太子はその老翁に「この辺りに観音様のお堂を建てるのにちょうど良い木はないか」と尋ねると、「それなら、この近くに、毎朝、紫の雲がたなびく、大きな杉の木があります。それを使うのがよいでしょう」と言って去って行きました。
老翁が言う通り、杉の木はすぐに見つかりましたが、驚くことにその杉の木の幹は六つに分かれていたのです。太子は、それぞれの幹を柱にして、お堂を建て進めると、意図せずとも自然に六角形のお堂ができてしまったのです。聖徳太子は六角形のお堂を創ろうとは思っていなかったのに、勝手に六角形のカタチになったなんて、本当に摩訶不思議な話ですよね。
六角形のへそ石にまつわる不思議な話
この六角堂には、もうひとつ、六角形のものがあります。それは「へそ石」。このへそ石にも不思議な話が残っています。

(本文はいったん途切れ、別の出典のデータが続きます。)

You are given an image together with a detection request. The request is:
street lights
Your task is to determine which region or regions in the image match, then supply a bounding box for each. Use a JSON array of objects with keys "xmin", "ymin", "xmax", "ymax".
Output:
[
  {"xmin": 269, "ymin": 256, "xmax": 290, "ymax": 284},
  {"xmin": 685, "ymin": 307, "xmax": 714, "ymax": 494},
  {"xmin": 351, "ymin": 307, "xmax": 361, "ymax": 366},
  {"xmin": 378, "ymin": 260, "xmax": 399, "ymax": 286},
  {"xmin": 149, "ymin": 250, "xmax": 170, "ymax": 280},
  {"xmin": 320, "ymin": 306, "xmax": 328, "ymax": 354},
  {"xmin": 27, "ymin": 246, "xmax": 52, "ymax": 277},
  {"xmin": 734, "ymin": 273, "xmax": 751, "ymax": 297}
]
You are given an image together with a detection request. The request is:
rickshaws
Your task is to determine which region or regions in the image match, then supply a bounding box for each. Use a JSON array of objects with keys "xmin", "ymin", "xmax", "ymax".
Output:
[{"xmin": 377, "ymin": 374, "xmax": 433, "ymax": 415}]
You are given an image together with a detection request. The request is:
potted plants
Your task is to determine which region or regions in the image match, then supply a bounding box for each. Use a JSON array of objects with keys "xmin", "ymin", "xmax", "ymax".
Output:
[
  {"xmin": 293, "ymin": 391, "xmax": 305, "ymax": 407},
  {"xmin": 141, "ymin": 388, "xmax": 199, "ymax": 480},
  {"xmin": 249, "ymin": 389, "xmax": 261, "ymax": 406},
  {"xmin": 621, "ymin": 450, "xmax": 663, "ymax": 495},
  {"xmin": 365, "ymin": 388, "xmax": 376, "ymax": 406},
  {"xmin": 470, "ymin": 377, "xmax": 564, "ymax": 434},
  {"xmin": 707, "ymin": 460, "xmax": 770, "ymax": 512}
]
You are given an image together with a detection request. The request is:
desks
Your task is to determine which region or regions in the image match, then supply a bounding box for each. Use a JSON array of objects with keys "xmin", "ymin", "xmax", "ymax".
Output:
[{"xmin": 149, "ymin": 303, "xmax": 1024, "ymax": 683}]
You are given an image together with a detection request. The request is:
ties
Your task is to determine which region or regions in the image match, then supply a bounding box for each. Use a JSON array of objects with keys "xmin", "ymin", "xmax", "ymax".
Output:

平安京の造営の際、新たに造る道路が六角堂にぶち当たることになり、お堂を南北のどちらかに移動させないといけなくなりました。しかし、太子ゆかりの大切なお堂だけに、その扱いに困り果てた役人は、桓武天皇の使いを呼んで、「この土地を離れたくないとおぼしめしならば、どうか、南北のいずれなりとも、お移りいただきたい」と本尊に祈りを挙げさせたのです。すると不思議なことに一夜にして、六角堂はひとりでに北へ五丈(約15メートル)移動もしたのでした。ところが、六角堂を支えていた礎石だけは動かず、元の位置のまま残ってしまったのです。それが、今も境内にある「へそ石」です。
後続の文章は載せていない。